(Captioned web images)
:::::
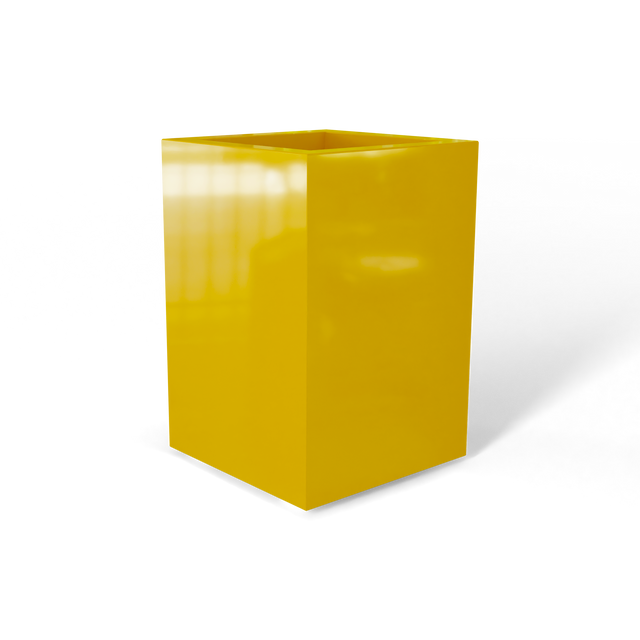 Miami corner fiberglass planter in Gloss Saffron, 12 × 12 × 18 in, studio render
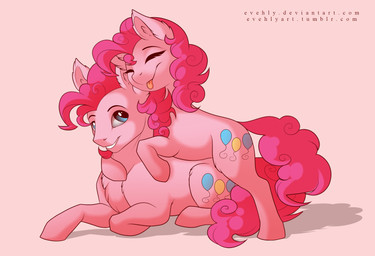 blue_eyes crossgender cutie_mark duo eyes_closed female feral fur hair hooves hug lying male note pink_body pink_fur pink_hair simple_background smile square_crossover standing tongue tongue_out evehly friendship_is_magic hasbro my_little_pony pinkie_pie_(mlp) earth_pony equid equine horse mammal pony digital_media_(artwork) hi_res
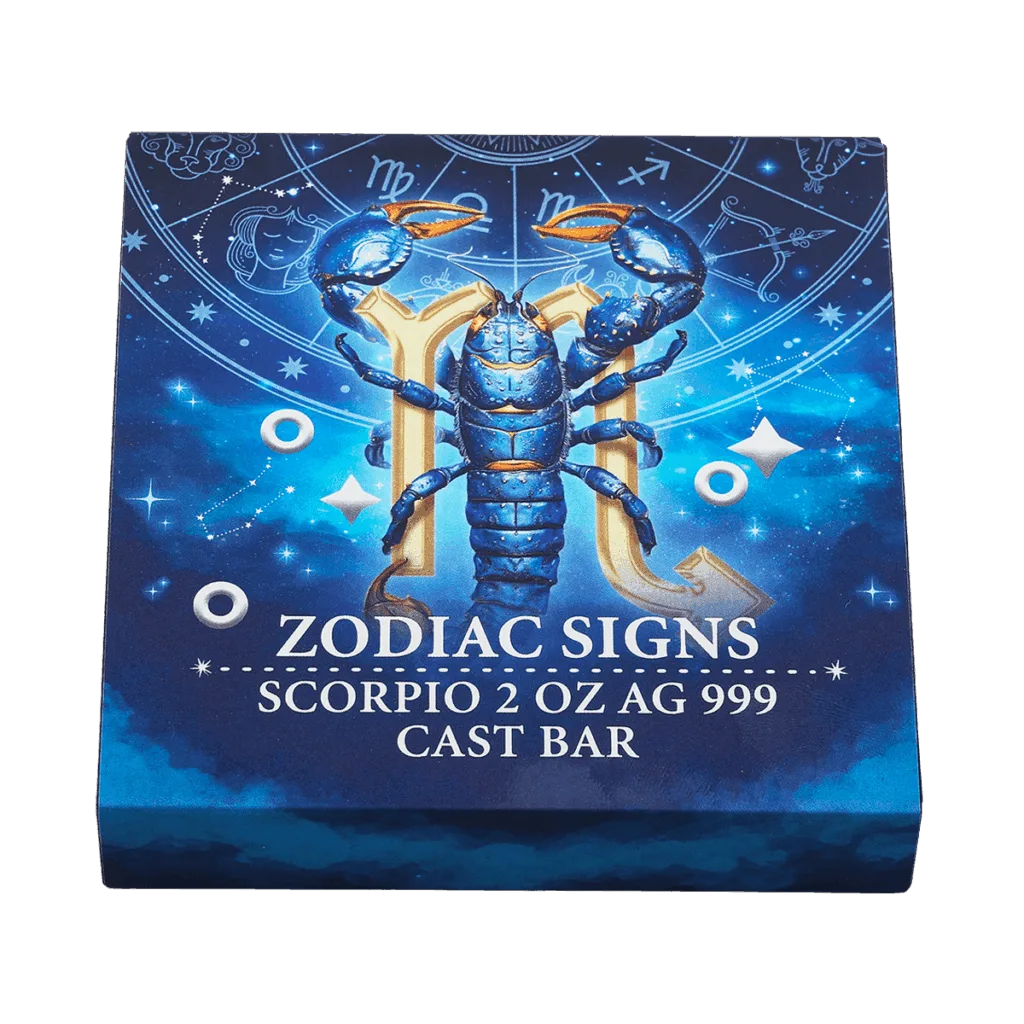 Lingotto in Argento 999.0/1000 da 2oz (62gr) - Segno Scorpione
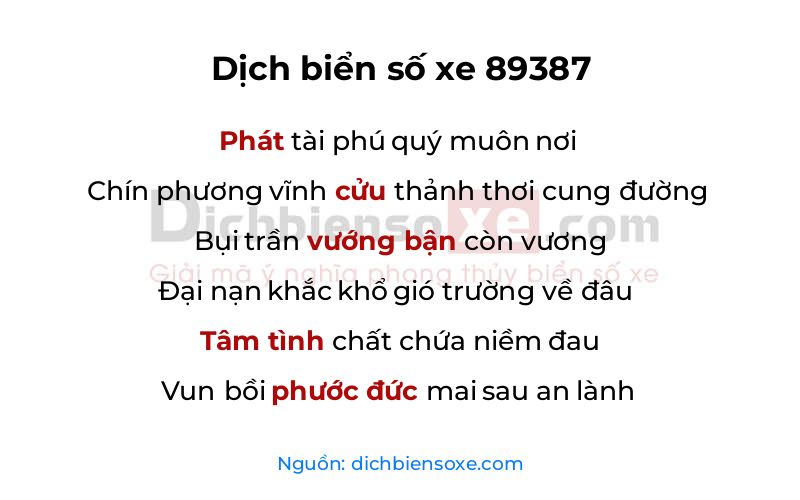Dịch thơ biển số 89387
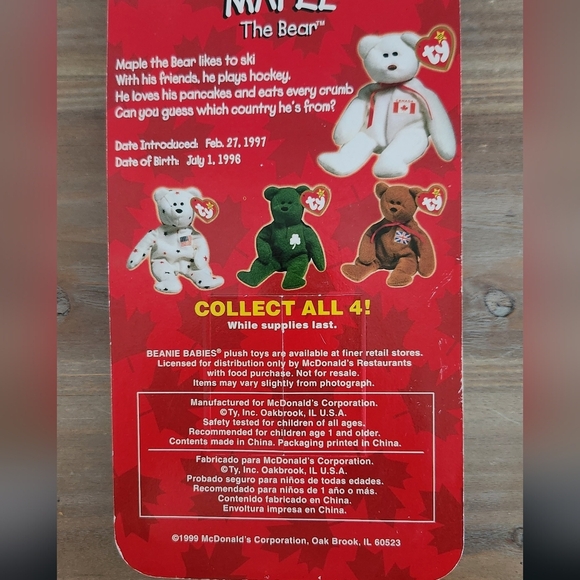 🍁 Ty Beanie Baby “Maple” the Bear – McDonald’s Exclusive, Canada Edition, Seale - Picture 9 of 10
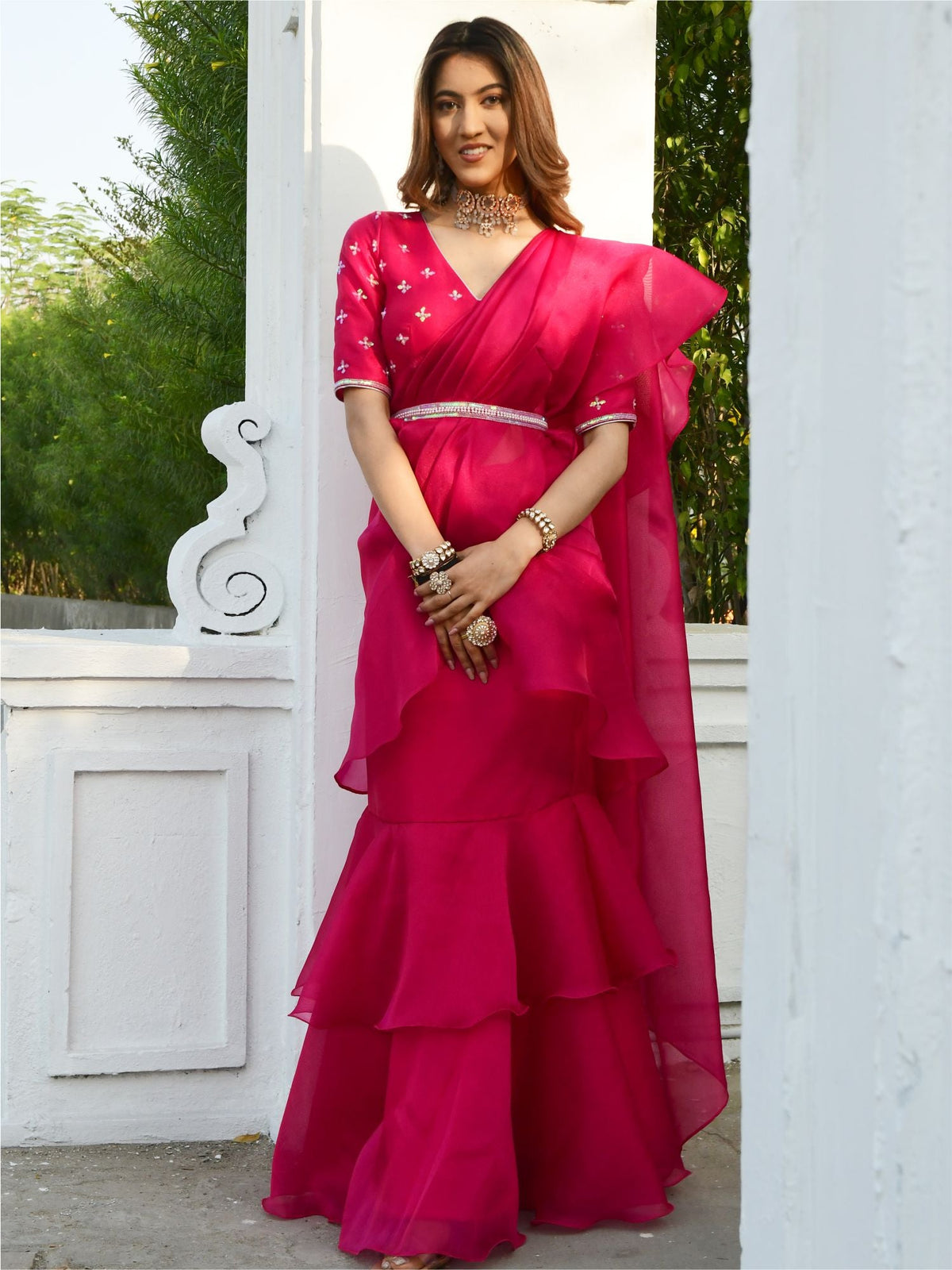 Pink Organza Ruffle Saree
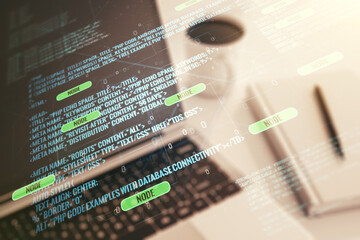 Poster - Multi exposure of abstract graphic coding sketch on modern computer background, big data and networking concept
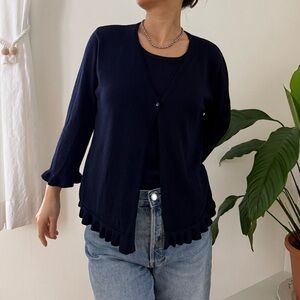 Norton McNaughton Silk Cotton Blend Built In Undershirt Navy Cardigan Size L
:::::
- Work item -
Write out every line above exactly, minus images.

- Answer for this exercise -
 Miami corner fiberglass planter in Gloss Saffron, 12 × 12 × 18 in, studio render
 blue_eyes crossgender cutie_mark duo eyes_closed female feral fur hair hooves hug lying male note pink_body pink_fur pink_hair simple_background smile square_crossover standing tongue tongue_out evehly friendship_is_magic hasbro my_little_pony pinkie_pie_(mlp) earth_pony equid equine horse mammal pony digital_media_(artwork) hi_res
 Lingotto in Argento 999.0/1000 da 2oz (62gr) - Segno Scorpione
Dịch thơ biển số 89387
 🍁 Ty Beanie Baby “Maple” the Bear – McDonald’s Exclusive, Canada Edition, Seale - Picture 9 of 10
 Pink Organza Ruffle Saree
 Poster - Multi exposure of abstract graphic coding sketch on modern computer background, big data and networking concept
 Norton McNaughton Silk Cotton Blend Built In Undershirt Navy Cardigan Size L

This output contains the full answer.